4.10. Dot Blot Analysis

Specific proteins in the culture supernatants were detected by dot blot. Briefly, 70 µL of the cell culture supernatant was applied on a wet nitrocellulose membrane with the help of a dot blotter (Carl Roth). After blocking membranes with 5% BSA for 1 h, primary antibody incubation (Cathepsin K—CTSK—sc-48353 and osteocalcin—OC—sc-365797; both obtained from Santa Cruz Biotechnology, Heidelberg, GER) was performed at 4 °C overnight. After incubation with the corresponding peroxidase-labeled secondary antibodies (Santa Cruz Biotechnology, Heidelberg, GER) for 2 h, chemiluminescent signals were detected by a CCD camera (INTAS, Göttingen, GER) and quantified using the ImageJ software [17,18].

4.11. Alkaline Phosphatase (ALP) Activity

ALP activity was determined by conversion of p-nitrophenyl phosphate (pNPP) into p-nitrophenol (pNP). After removal of the medium, cells (± scaffold) were incubated with substrate solution (1 mg/mL pNPP, 50 mM glycine, 1 mM MgCl2, 100 mM TRIS; pH 10.5; 2D: 100 µL vs. 3D: 520 µL). Formed pNP was detected photometrically at λ = 405 nm using the Omega Plate Reader: in 2D cultures as a kinetic over 15 min at 37 °C, and in 3D cultures by transfer of 100 µL of the reaction solution to a fresh 96-well plate with endpoint measurement after 5 min of incubation at 37 °C [18].

4.12. Tartrate-Resistant Acid Phosphatase (TRAP) Activity

TRAP activity was detected in the culture supernatant by conversion of pNPP into pNP in an acidic environment and in presence of tartrate. Briefly, 30 µL culture supernatant were mixed with 90 µL reaction solution (100 mM sodium acetate, 50 mM di-sodium tartrate, 5 mM pNPP, pH 5.5).
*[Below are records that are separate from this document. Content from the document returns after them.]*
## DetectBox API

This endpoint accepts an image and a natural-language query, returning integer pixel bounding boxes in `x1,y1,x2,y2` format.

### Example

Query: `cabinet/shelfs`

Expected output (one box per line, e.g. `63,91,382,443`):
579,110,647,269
After 6 h incubation at 37 °C the reaction was stopped by adding 90 µL 1 M NaOH. Formed pNP was detected photometrically at λ = 405 nm using the Omega Plate Reader.

4.13. Carbonic Anhydrase II (CAII) Activity

CAII activity was determined by conversion of 4-nitrophenyl acetate (pNPA) into pNP by the cells [43]. Briefly, after thorough removal of the medium, cells (± scaffold) were incubated with substrate solution (2 mM pNPA, 75 mM NaCl, 12.5 mM TRIS; pH 7.5; 2D: 100 µL vs. 3D: 520 µL). Photometric detection of the formed pNP at λ = 405 nm was performed using the Omega Plate Reader: similar to ALP activity, a kinetic over 15 min at 37 °C was measured for 2D cultures. For 3D cultures 100 µL of the reaction solution was transferred to a fresh 96-well plate for endpoint measurement after 15 min of incubation at 37 °C.

4.14. Formation of Mineralized Matrix

4.14.1. Alizarin Red Staining in 2D Cocultures

Formation of mineralized matrix in 2D cultured was determined by Alizarin Red staining. Briefly, cells were fixed for 1 h with ice-cold 99.9% ethanol (–20 °C). After washing three times with tap water, cells were incubated with 0.5% Alizarin Red solution (pH 4.0) for 30 min at room temperature. After three additional washing steps, the resulting staining was assessed microscopically. Bound Alizarin Red was resolved with a 10% Cetylpyridium chloride solution for photometric quantification at λ = 562 nm using the Omega Plate Reader. Formation of mineralized matrix in 3D cocultures could not be assessed by this technique, as the stain would bind to the mineralized cryogels.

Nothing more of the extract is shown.